При помощи Свона, Тора и Талеса капитан перебрался на поджидающий его люггер, который тут же отвалил от фрегата и понесся к амалерскому причалу. Будь Эск в добром здравии, ему бы предстояло еще принять почести от горожан и градоначальства, что слишком утомительно для незрячего.
И все же Аластару пришлось ехать через весь город в открытом ландо. «Такова традиция, – пояснил антэ Свон ролфийскому генералу. – Амалерцы должны видеть своего графа».

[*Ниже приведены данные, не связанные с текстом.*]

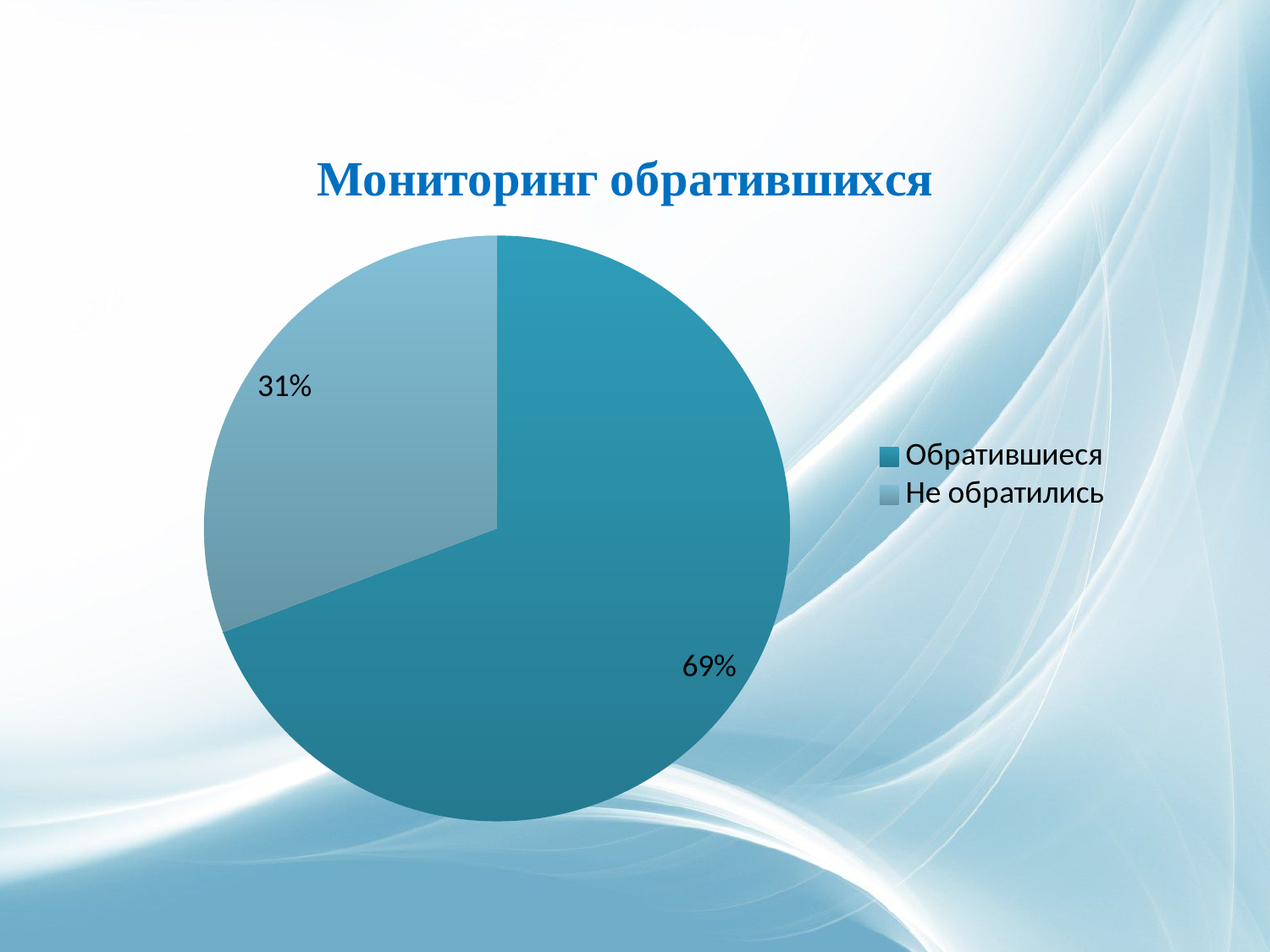
Is the share for "Обратившиеся" greater or less than 50%? greater What kind of chart is shown on the slide? pie chart What is the difference in percentage points between "Обратившиеся" and "Не обратились"? 38% Which slice is the smallest? Не обратились What share of the pie does "Обратившиеся" take? 69% Which legend entry is shown in the lighter blue colour? Не обратились Which slice is the largest? Обратившиеся How many entries does the legend list? 2 How many slices does the pie chart have? 2 What share of the pie does "Не обратились" take? 31% Which is larger, "Обратившиеся" or "Не обратились"? Обратившиеся What is the title of the chart? Мониторинг обратившихся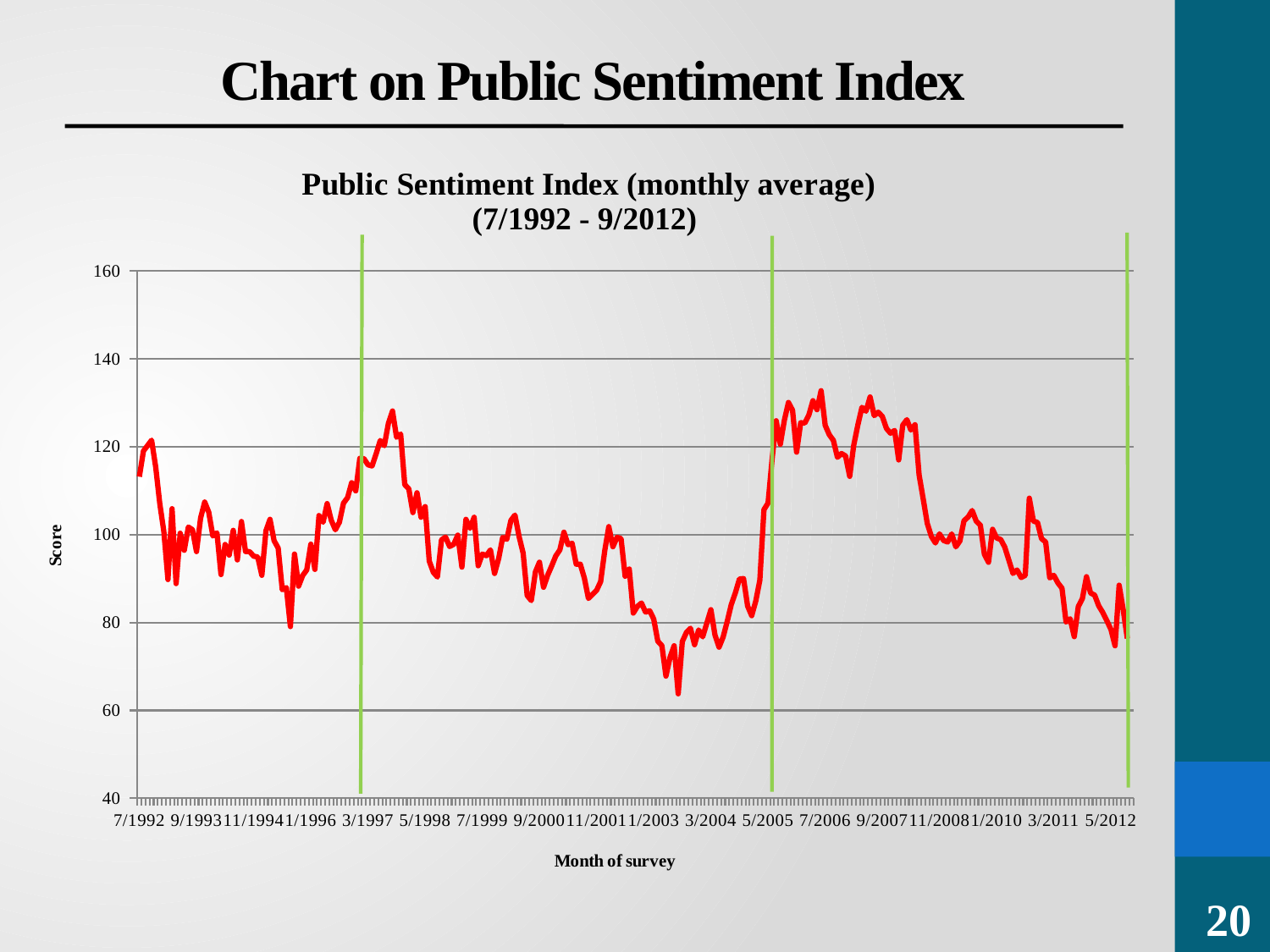
Is the lowest point on the line greater or less than 80? less Is the value around 5/2012 greater or less than 100? less Is the value around 7/2006 greater or less than 120? greater Does the line generally rise or fall between 3/2004 and 5/2005? rise Does the line generally rise or fall between 5/2005 and 5/2012? fall What is the title of the chart? Public Sentiment Index (monthly average) (7/1992 - 9/2012) What is the highest value shown on the vertical axis? 160 What kind of chart is shown on the slide? line chart What is the label of the vertical axis? Score Is the value around 7/2006 larger or smaller than the value around 1/2003? larger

В принципе возвращение в Амалер начиналось для Эска прямо из капитанской каюты – сначала общее построение на палубе, затем торжественный проезд по улицам родного города, а затем уже принятие «парада» прислуги в «Гнезде Эсков». Последнее действо всегда крайне раздражало Аластара еще и потому, что за ним следовала встреча с Лайд, заканчивающаяся в девяти случаях из десяти истерикой и скандалом.
Разумеется, Мирари не отступит от правил, но в исполнении старшей дочери традиционный «парад» окажется краток и терпим.
Эвейн эрн-Рэймси
– Славный город, – улыбаясь, похвалил Амалер эрн Брэнги, начальник штаба Экспедиционного корпуса. – Когти Локки, как же приятно вновь очутиться на твердой земле!
– Хотелось бы разделить ваш восторг, Брэнги, – хмыкнул Рэймси, – но вынужден отметить: город славный, но маленький, и нашествия, даже мирного, наших вояк может не пережить. Так. Здесь остаются только гренадеры эрн-Нэйрина: Эрэйнский полк и первая легкая рота артиллерии. Остальным ждать на кораблях. Как только определимся с диспозицией – высаживаемся и скорым маршем занимать плацдарм. Это ясно? И надеюсь, что мою «Памятку» раздали всем чинам?
– Так точно, эрн-Рэймси, – мгновенно посерьезнел начальник штаба. Бедняга, он весь переход страдал от морской болезни и, даже сойдя с палубы «Княгини Лэнсилэйн», до сих пор не мог вернуть себе привычную выправку.